| AIM OF THE EXERCISE |
Your task is to transcribe, word for word, the line containing "Adaptador Guía Riel" and all lines that follow it to the end of the entries. Leave out the pictures.

** Opening INPUT FOR THIS TASK block **

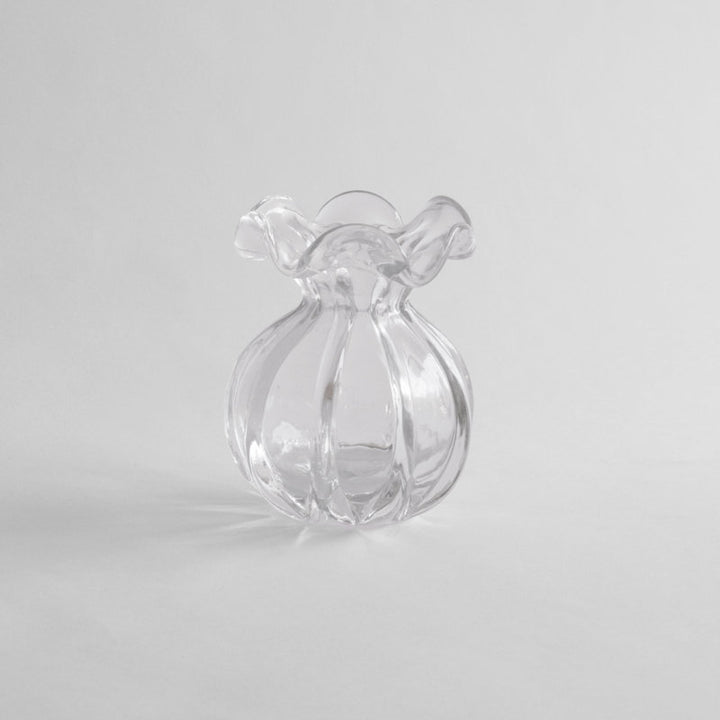 Vento Small Bud Vase | Clear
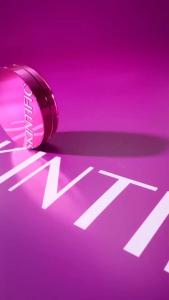 SKINTIFIC Cover Glow Perfect Pink Cushion 11g – High Coverage Without Cake 10hr No-Dull Glow Conceals Acne Marks & Redness Antioxidant-Infused Jeffree Star Approved
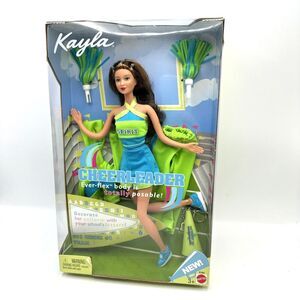 Vintage Barbie Kayla Cheerleader w/ EverFlex Body #B7463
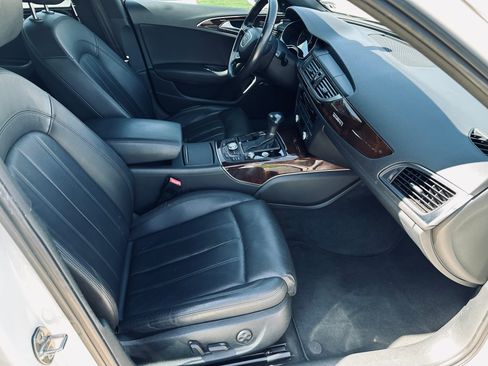 Used 2014 Audi A6 3.0T Prestige w/ Prestige Package image 24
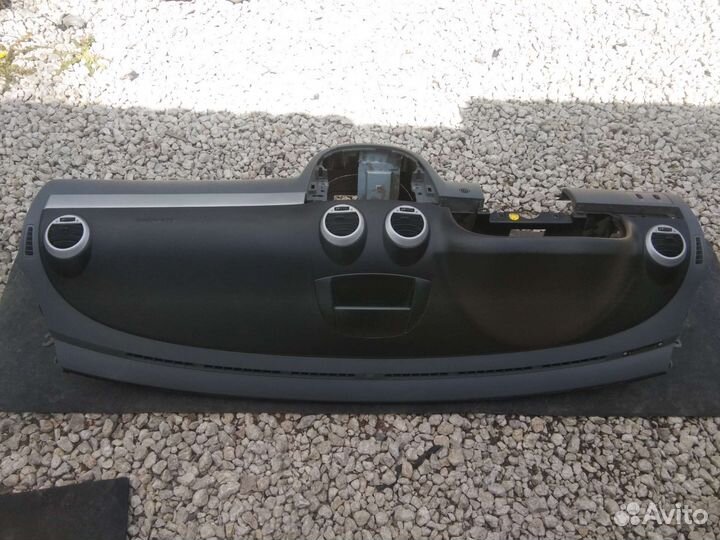 Торпеда Шевроле Лачетти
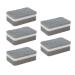 Dual Sided Scrub Sponges Reusable Kitchen Scrub Sponges Heavy Duty Scrub Sponge Strong Absorbent Effortless Washing Non Scratch Scrub Dish Sponges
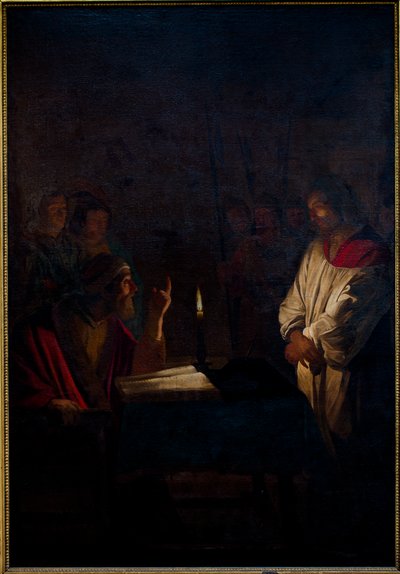  de Gerrit van (after) Honthorst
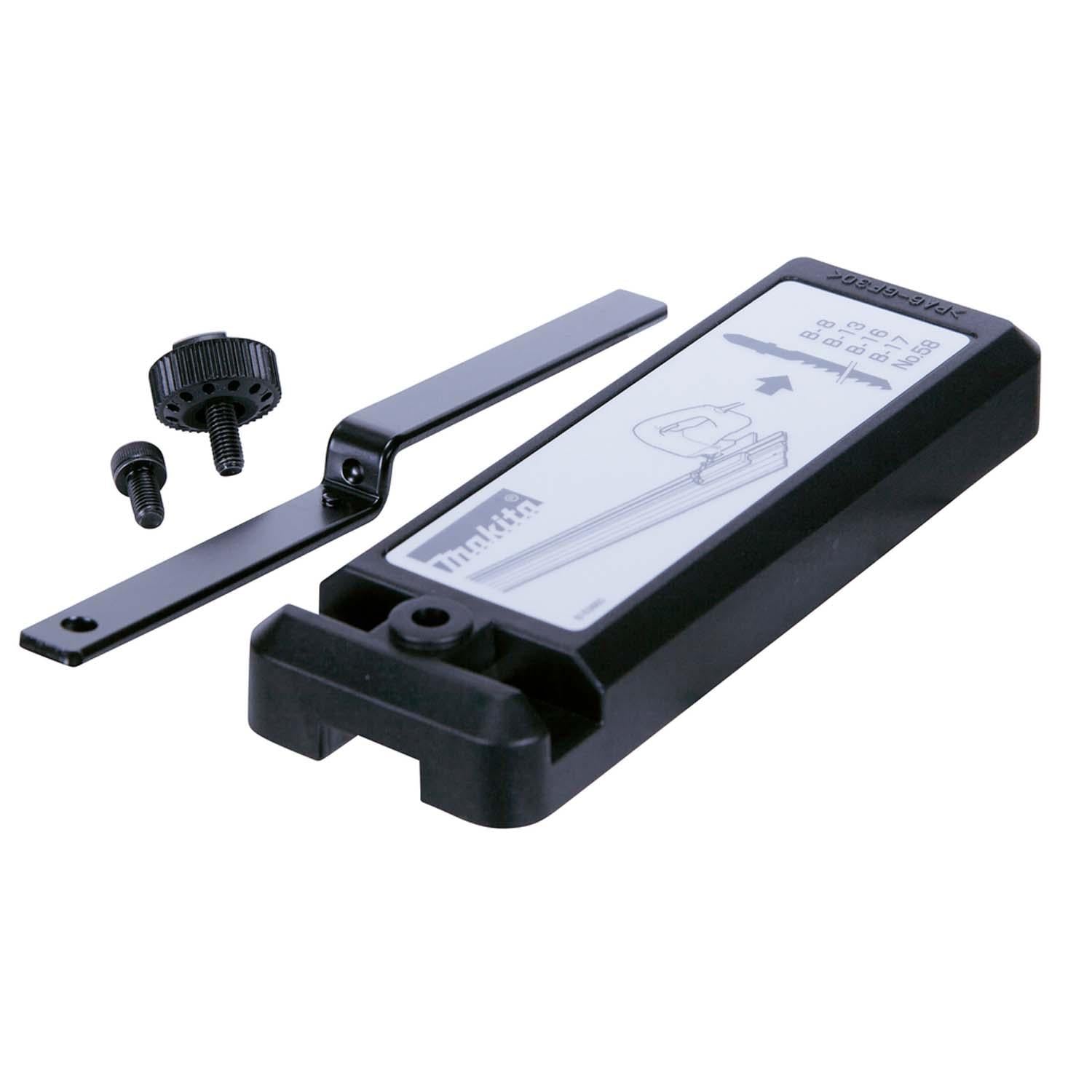 Adaptador Guía Riel Sierras Caladoras (JV0600K) - Makita - Herram.cl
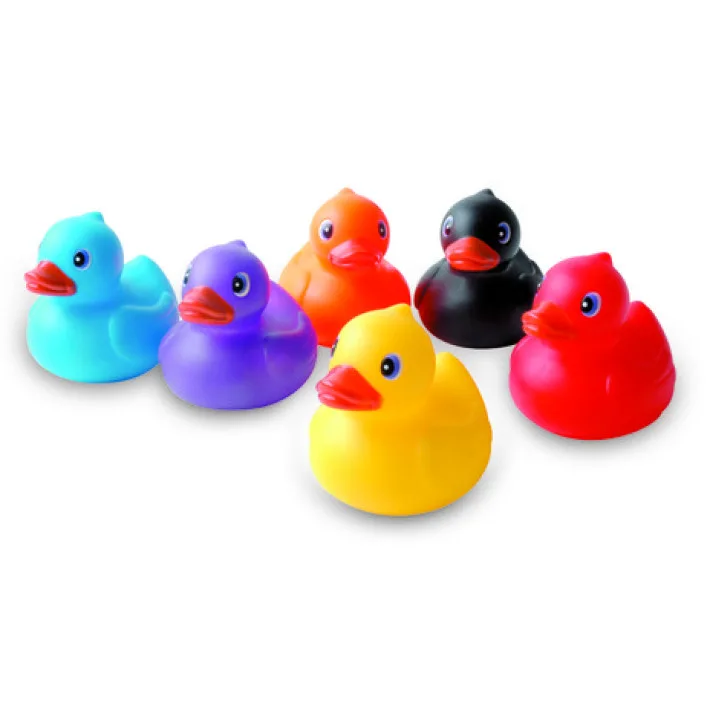 Add Fun to Bath Time with Our 6Pcs Bath Duck for Kids: Perfect for Toddler Boys and Girls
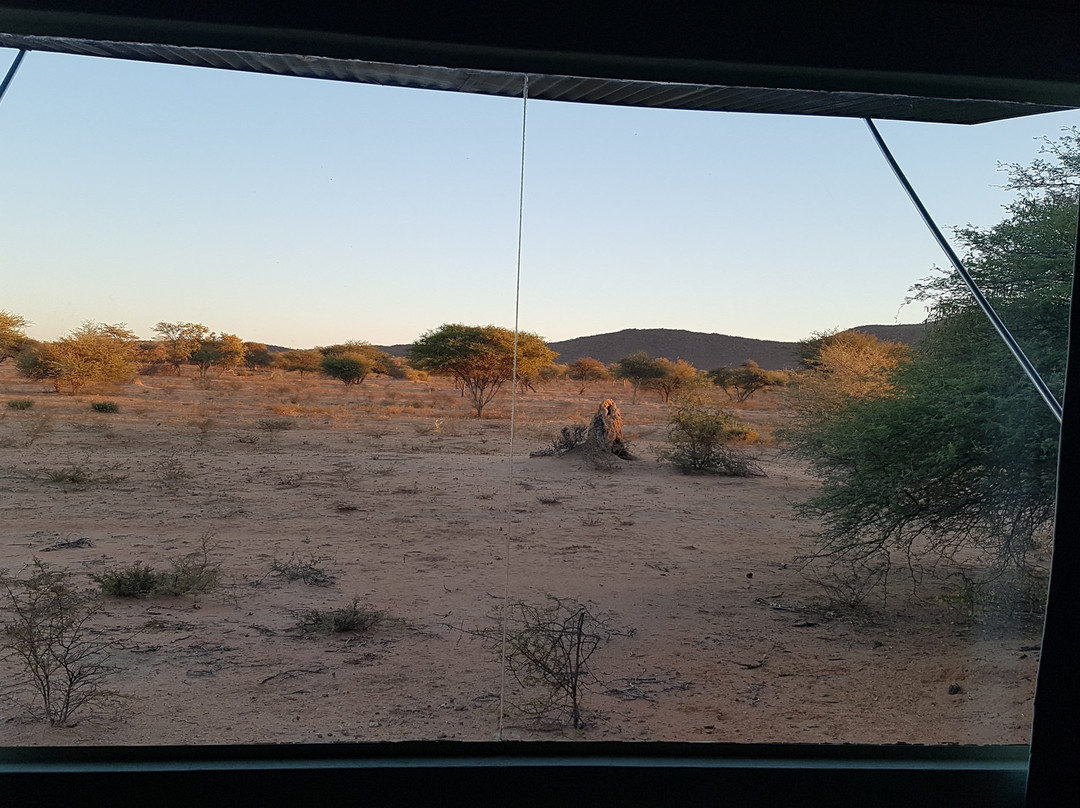 Okonjima Plains Camp主图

** Closing INPUT FOR THIS TASK block **

| RESULT FOR THIS EXERCISE |
 Adaptador Guía Riel Sierras Caladoras (JV0600K) - Makita - Herram.cl
 Add Fun to Bath Time with Our 6Pcs Bath Duck for Kids: Perfect for Toddler Boys and Girls
 Okonjima Plains Camp主图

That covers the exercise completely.